= Data for this task =
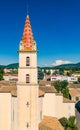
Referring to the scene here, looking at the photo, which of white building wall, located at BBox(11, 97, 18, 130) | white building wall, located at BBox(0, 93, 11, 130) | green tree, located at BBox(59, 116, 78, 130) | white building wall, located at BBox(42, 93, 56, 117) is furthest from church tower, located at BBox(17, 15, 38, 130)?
green tree, located at BBox(59, 116, 78, 130)

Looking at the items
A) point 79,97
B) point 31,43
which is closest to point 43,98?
point 31,43

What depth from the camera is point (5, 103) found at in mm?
42156

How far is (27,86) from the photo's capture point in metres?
40.5

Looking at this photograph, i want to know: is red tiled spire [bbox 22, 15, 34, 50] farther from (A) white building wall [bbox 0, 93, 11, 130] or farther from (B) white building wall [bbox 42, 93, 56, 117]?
(B) white building wall [bbox 42, 93, 56, 117]

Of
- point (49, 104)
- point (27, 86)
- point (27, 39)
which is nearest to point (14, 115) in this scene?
point (27, 86)

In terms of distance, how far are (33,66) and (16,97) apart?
558cm

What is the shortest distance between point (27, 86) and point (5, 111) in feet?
18.9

= Stated problem =
Repeat the preceding records precisely, and leave every picture out of the copy.

= Output below =
Referring to the scene here, looking at the photo, which of white building wall, located at BBox(11, 97, 18, 130) | white building wall, located at BBox(0, 93, 11, 130) | green tree, located at BBox(59, 116, 78, 130) | white building wall, located at BBox(42, 93, 56, 117) is furthest from church tower, located at BBox(17, 15, 38, 130)?
green tree, located at BBox(59, 116, 78, 130)

Looking at the items
A) point 79,97
B) point 31,43
which is closest to point 43,98?
point 31,43

What depth from the camera is point (5, 103) found at in mm?
42156

How far is (27,86) from the photo's capture point in metres?
40.5

Looking at this photograph, i want to know: is red tiled spire [bbox 22, 15, 34, 50] farther from (A) white building wall [bbox 0, 93, 11, 130] or farther from (B) white building wall [bbox 42, 93, 56, 117]?
(B) white building wall [bbox 42, 93, 56, 117]

Of
- point (49, 104)
- point (27, 86)
- point (27, 39)
which is nearest to point (14, 115) in this scene?
point (27, 86)

In terms of distance, how far are (33,66) and (16,97) apart?
558cm

What is the shortest distance between point (27, 86) and point (5, 111) in feet?
18.9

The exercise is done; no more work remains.